Continuous Multi-objective Zero-touch Network Slicing via Twin Delayed DDPG and OpenAI Gym

TL;DR

This paper presents a novel AI-driven approach for automated multi-objective network slicing in 5G C-RAN using deep reinforcement learning, specifically TD3, within a standardized OpenAI Gym environment, achieving improved resource management.

Contribution

It introduces a multi-objective DRL framework with TD3 for autonomous resource reconfiguration in 5G network slicing, implemented in a standardized simulation environment.

Findings

Enhanced slice admission success rate

Reduced latency and energy consumption

Improved CPU utilization

Abstract

Artificial intelligence (AI)-driven zero-touch network slicing (NS) is a new paradigm enabling the automation of resource management and orchestration (MANO) in multi-tenant beyond 5G (B5G) networks.
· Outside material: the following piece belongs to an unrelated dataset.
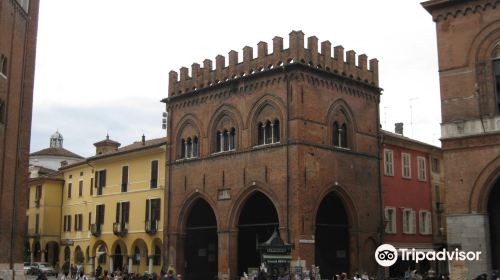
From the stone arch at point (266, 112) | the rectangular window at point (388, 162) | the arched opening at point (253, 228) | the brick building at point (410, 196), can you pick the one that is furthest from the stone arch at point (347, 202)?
the rectangular window at point (388, 162)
In this paper, we tackle the problem of cloud-RAN (C-RAN) joint slice admission control and resource allocation by first formulating it as a Markov decision process (MDP). We then invoke an advanced continuous deep reinforcement learning (DRL) method called twin delayed deep deterministic policy gradient (TD3) to solve it. In this intent, we introduce a multi-objective approach to make the central unit (CU) learn how to re-configure computing resources autonomously while minimizing latency, energy consumption and virtual network function (VNF) instantiation cost for each slice. Moreover, we build a complete 5G C-RAN network slicing environment using OpenAI Gym toolkit where, thanks to its standardized interface, it can be easily tested with different DRL schemes. Finally, we present extensive experimental results to showcase the gain of TD3 as well as the adopted multi-objective strategy in terms of achieved slice admission success rate, latency, energy saving and CPU utilization.